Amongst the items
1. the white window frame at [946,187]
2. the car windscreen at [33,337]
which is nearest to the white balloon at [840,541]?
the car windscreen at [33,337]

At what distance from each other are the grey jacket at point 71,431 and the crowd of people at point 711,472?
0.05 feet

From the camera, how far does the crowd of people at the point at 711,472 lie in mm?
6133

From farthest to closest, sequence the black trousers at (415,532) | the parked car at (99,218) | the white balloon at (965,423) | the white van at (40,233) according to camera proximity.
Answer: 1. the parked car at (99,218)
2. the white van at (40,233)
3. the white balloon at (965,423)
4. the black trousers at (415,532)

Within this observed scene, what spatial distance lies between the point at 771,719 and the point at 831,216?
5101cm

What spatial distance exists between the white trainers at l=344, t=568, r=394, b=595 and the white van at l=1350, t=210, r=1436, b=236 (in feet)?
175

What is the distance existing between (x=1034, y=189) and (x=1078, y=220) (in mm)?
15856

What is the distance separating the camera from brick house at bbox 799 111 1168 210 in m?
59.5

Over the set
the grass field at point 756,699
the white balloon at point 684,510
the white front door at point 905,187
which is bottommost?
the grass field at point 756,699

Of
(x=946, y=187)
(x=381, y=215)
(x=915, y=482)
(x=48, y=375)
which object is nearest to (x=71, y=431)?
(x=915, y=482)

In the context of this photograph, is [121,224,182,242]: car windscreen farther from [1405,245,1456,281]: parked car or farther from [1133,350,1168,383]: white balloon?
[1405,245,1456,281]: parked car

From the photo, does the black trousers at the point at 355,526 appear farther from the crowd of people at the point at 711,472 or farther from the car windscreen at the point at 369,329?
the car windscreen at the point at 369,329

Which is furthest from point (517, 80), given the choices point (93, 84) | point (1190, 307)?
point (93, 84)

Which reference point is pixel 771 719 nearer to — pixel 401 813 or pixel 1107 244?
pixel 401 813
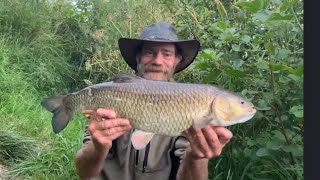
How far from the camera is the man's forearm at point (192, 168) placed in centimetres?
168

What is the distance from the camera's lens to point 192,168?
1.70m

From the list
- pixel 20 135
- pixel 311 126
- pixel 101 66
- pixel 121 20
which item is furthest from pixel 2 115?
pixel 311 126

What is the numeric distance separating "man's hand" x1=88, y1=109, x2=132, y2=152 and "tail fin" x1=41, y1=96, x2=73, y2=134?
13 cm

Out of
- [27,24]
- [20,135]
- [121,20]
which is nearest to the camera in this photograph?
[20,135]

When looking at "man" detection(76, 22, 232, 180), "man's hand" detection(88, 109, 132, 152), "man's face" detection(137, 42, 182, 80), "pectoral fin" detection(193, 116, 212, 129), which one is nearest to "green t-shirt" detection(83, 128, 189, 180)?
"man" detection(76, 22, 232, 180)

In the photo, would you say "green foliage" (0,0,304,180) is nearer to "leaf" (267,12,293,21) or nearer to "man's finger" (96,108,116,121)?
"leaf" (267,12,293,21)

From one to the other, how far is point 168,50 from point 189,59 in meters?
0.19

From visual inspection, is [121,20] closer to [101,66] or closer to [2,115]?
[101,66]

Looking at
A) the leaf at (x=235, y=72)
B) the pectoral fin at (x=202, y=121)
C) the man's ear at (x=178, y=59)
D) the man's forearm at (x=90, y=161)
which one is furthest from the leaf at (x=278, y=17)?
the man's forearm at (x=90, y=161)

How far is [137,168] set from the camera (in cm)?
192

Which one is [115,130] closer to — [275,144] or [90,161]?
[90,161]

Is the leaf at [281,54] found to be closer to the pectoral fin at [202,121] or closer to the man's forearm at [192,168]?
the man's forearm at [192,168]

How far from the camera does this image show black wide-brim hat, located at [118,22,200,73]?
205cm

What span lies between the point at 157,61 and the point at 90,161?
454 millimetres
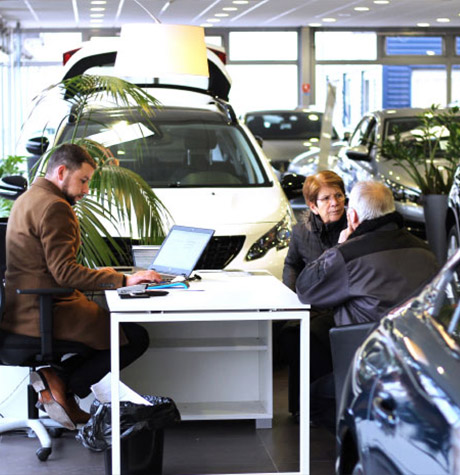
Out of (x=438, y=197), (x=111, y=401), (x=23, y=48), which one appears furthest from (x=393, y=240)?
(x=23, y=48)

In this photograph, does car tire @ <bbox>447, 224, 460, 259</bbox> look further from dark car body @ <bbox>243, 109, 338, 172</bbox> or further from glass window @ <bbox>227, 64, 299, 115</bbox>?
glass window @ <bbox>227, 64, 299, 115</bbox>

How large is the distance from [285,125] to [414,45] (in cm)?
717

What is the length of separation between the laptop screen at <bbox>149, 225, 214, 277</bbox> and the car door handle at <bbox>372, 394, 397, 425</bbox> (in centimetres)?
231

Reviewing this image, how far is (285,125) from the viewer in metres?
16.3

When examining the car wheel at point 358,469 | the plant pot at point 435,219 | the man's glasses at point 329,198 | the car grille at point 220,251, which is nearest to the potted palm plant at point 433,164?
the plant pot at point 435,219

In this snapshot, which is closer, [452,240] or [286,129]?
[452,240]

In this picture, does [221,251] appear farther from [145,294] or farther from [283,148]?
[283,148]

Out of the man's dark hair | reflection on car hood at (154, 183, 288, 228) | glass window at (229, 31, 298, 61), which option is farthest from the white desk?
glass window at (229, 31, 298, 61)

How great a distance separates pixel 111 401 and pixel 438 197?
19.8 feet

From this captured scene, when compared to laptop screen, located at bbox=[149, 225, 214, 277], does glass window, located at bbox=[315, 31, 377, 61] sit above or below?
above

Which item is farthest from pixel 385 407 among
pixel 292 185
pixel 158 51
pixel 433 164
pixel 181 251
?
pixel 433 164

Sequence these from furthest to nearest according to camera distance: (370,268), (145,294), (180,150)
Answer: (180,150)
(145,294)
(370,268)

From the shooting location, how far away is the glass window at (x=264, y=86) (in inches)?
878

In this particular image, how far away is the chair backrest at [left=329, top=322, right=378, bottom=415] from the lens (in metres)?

..........

**Prompt**
Copy out every one of the entries above word for word, leaving out the pictures.

**Finished answer**
Amongst the items
1. the white window frame at [946,187]
2. the car windscreen at [33,337]
which is nearest to the white balloon at [840,541]?
the car windscreen at [33,337]

At what distance from each other are the grey jacket at point 71,431 and the crowd of people at point 711,472?
0.05 feet

From the camera, how far does the crowd of people at the point at 711,472 lie in mm?
6133

From farthest to closest, sequence the black trousers at (415,532) | the parked car at (99,218) | the white balloon at (965,423) | the white van at (40,233) according to camera proximity.
Answer: 1. the parked car at (99,218)
2. the white van at (40,233)
3. the white balloon at (965,423)
4. the black trousers at (415,532)

Within this observed scene, what spatial distance lies between the point at 771,719 and the point at 831,216?
5101cm

What spatial distance exists between the white trainers at l=344, t=568, r=394, b=595 and the white van at l=1350, t=210, r=1436, b=236 (in feet)?
175

What is the distance existing between (x=1034, y=189) and (x=1078, y=220) (in mm)?
15856

What is the distance separating the camera from brick house at bbox 799 111 1168 210 in m?
59.5

Over the set
the grass field at point 756,699
the white balloon at point 684,510
the white front door at point 905,187
which is bottommost?
the grass field at point 756,699

Of
(x=946, y=187)
(x=381, y=215)
(x=915, y=482)
(x=48, y=375)
which object is nearest to (x=71, y=431)?
(x=915, y=482)

In the context of this photograph, is [121,224,182,242]: car windscreen farther from [1405,245,1456,281]: parked car or farther from [1133,350,1168,383]: white balloon?
[1405,245,1456,281]: parked car

From the photo, does the black trousers at the point at 355,526 appear farther from the crowd of people at the point at 711,472 or farther from the car windscreen at the point at 369,329?
the car windscreen at the point at 369,329

Which is furthest from point (517, 80), given the choices point (93, 84) | point (1190, 307)?
point (93, 84)

Which reference point is pixel 771 719 nearer to — pixel 401 813 or pixel 1107 244?
pixel 401 813
How far from the camera is the man's forearm at point (192, 168) placed in centimetres?
168

What is the distance from the camera's lens to point 192,168?
1.70m

From the list
- pixel 20 135
- pixel 311 126
- pixel 101 66
- pixel 121 20
which item is furthest from pixel 2 115?
pixel 311 126

What is the numeric distance separating "man's hand" x1=88, y1=109, x2=132, y2=152 and "tail fin" x1=41, y1=96, x2=73, y2=134?
13 cm

Out of
- [27,24]
- [20,135]
- [121,20]
which is nearest to the camera in this photograph?
[20,135]

When looking at "man" detection(76, 22, 232, 180), "man's hand" detection(88, 109, 132, 152), "man's face" detection(137, 42, 182, 80), "pectoral fin" detection(193, 116, 212, 129), which one is nearest to "green t-shirt" detection(83, 128, 189, 180)?
"man" detection(76, 22, 232, 180)

In the photo, would you say "green foliage" (0,0,304,180) is nearer to "leaf" (267,12,293,21) or nearer to "man's finger" (96,108,116,121)?
"leaf" (267,12,293,21)

From one to the other, how far is point 168,50 from point 189,59 in meters?
0.19

From visual inspection, is [121,20] closer to [101,66] or closer to [2,115]?
[101,66]

Looking at
A) the leaf at (x=235, y=72)
B) the pectoral fin at (x=202, y=121)
C) the man's ear at (x=178, y=59)
D) the man's forearm at (x=90, y=161)
which one is furthest from the leaf at (x=278, y=17)?
the man's forearm at (x=90, y=161)

How far is [137,168] set from the camera (in cm)?
192

Which one is [115,130] closer to — [275,144] or [90,161]?
[90,161]

Is the leaf at [281,54] found to be closer to the pectoral fin at [202,121] or closer to the man's forearm at [192,168]?
the man's forearm at [192,168]

How far from the camera does this image show black wide-brim hat, located at [118,22,200,73]?
205cm

What span lies between the point at 157,61 and the point at 90,161?
454 millimetres
Out of (x=438, y=197), (x=111, y=401), (x=23, y=48), which one appears furthest from (x=393, y=240)?
(x=23, y=48)

In this photograph, does car tire @ <bbox>447, 224, 460, 259</bbox> look further from dark car body @ <bbox>243, 109, 338, 172</bbox> or further from glass window @ <bbox>227, 64, 299, 115</bbox>?
glass window @ <bbox>227, 64, 299, 115</bbox>

How large is the distance from [285,125] to [414,45] (in cm)?
717

What is the length of separation between the laptop screen at <bbox>149, 225, 214, 277</bbox> and the car door handle at <bbox>372, 394, 397, 425</bbox> (in centimetres)?
231

Reviewing this image, how far is (285,125) from the viewer in metres?
16.3

When examining the car wheel at point 358,469 | the plant pot at point 435,219 | the man's glasses at point 329,198 | the car grille at point 220,251, which is nearest to the potted palm plant at point 433,164?
the plant pot at point 435,219

In this snapshot, which is closer, [452,240] or [286,129]?
[452,240]

In this picture, does [221,251] appear farther from [145,294] or farther from [283,148]?
[283,148]

Out of the man's dark hair | reflection on car hood at (154, 183, 288, 228) | glass window at (229, 31, 298, 61), which option is farthest from the white desk?
glass window at (229, 31, 298, 61)

How great a distance separates pixel 111 401 and pixel 438 197?
19.8 feet

From this captured scene, when compared to laptop screen, located at bbox=[149, 225, 214, 277], does glass window, located at bbox=[315, 31, 377, 61] sit above or below?
above

Which item is farthest from pixel 385 407 among
pixel 292 185
pixel 158 51
pixel 433 164
pixel 181 251
?
pixel 433 164

Sequence these from furthest to nearest according to camera distance: (370,268), (145,294), (180,150)
Answer: (180,150)
(145,294)
(370,268)

From the shooting location, how far away is the glass window at (x=264, y=86) (in inches)?
878

In this particular image, how far away is the chair backrest at [left=329, top=322, right=378, bottom=415] from the lens (in metres)?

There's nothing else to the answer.